Europäische Identität

Ein konzeptioneller Leitfaden zu ihrer Erforschung und Nutzung
Autor:innen:
Verlag:
 2012

Zusammenfassung

Der Band verfolgt drei grundlegende Zielsetzungen: Zum einen will er einen Überblick zur multidisziplinären Identitätsforschung im Europäischen Kontext und ihren politisch-strategischen Implikationen geben. Darüber hinaus wird ein methodisch-analytischer Leitfaden zur empirischen Rekonstruktion eines europäischen Identitätskonzeptes entwickelt und zusätzlich wird dieses Konzept in einen politisch-strategischen Handlungs- und Anwendungszusammenhang gestellt, der eine Neuorientierung von Mittel und Ziel gegenwärtiger und künftiger Integrationspraxis ermöglichen soll.

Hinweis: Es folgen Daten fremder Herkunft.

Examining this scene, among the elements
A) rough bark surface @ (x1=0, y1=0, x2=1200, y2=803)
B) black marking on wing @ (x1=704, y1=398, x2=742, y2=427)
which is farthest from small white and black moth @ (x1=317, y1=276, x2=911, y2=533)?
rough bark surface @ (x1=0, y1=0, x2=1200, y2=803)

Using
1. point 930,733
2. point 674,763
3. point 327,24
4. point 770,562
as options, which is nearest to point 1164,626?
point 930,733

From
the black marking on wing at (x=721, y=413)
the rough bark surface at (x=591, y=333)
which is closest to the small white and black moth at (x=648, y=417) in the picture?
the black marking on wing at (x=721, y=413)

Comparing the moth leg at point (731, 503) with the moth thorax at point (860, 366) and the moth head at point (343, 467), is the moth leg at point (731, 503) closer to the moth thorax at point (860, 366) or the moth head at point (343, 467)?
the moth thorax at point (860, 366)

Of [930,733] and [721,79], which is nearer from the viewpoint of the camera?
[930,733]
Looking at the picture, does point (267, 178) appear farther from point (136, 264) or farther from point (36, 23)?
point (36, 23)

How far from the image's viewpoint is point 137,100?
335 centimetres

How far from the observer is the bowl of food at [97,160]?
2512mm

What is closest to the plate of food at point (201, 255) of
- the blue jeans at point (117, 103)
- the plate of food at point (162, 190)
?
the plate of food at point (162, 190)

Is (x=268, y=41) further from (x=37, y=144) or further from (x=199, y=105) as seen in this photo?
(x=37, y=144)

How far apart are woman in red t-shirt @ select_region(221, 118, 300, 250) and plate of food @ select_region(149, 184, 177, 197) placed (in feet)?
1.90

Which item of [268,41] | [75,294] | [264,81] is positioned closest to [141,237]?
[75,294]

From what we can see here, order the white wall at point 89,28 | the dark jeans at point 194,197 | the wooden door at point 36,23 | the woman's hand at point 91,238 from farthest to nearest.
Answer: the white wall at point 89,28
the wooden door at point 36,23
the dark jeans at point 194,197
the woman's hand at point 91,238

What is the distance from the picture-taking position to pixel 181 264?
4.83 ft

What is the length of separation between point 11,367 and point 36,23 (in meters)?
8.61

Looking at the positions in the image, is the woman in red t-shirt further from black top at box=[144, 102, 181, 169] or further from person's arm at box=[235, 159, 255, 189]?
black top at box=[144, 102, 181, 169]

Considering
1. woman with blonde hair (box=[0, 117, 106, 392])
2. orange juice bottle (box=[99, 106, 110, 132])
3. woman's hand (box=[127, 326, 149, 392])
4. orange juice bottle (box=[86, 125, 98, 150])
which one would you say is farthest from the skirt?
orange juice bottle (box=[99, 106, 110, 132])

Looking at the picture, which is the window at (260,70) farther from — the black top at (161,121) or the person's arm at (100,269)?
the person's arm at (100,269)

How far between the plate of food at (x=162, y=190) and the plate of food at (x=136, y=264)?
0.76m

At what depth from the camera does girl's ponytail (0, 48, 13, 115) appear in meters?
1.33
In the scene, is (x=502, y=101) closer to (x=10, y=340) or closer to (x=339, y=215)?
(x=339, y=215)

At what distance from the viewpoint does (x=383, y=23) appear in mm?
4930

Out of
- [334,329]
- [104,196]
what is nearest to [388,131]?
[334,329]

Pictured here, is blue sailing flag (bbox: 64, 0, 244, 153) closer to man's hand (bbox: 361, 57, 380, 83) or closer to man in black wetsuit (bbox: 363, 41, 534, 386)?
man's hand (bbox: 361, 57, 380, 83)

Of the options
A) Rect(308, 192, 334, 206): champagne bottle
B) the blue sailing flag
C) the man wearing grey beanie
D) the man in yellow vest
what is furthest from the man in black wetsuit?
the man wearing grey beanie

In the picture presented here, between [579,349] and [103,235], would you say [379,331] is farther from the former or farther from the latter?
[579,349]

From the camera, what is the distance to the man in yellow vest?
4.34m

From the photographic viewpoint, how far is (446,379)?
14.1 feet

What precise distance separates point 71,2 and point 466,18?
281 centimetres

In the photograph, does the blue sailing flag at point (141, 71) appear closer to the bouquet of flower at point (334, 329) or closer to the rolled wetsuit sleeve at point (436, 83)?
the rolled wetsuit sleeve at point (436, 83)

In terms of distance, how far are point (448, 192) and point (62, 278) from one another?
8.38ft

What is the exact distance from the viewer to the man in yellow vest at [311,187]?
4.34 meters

Der konzeptionelle Leitfaden als Orientierungskompass zur Fragestellung, wie „Europäische Identität“ zu erforschen und zu nutzen sei, basiert daher auf fünf Diskursdimensionen: „Europäische Identität“ als politischer Entstehungszusammenhang, multidisziplinärer Begründungszusammenhang, empirischer Sachzusammenhang, multidimensionaler Handlungszusammenhang und integrationstrategischer Verwendungszusammenhang.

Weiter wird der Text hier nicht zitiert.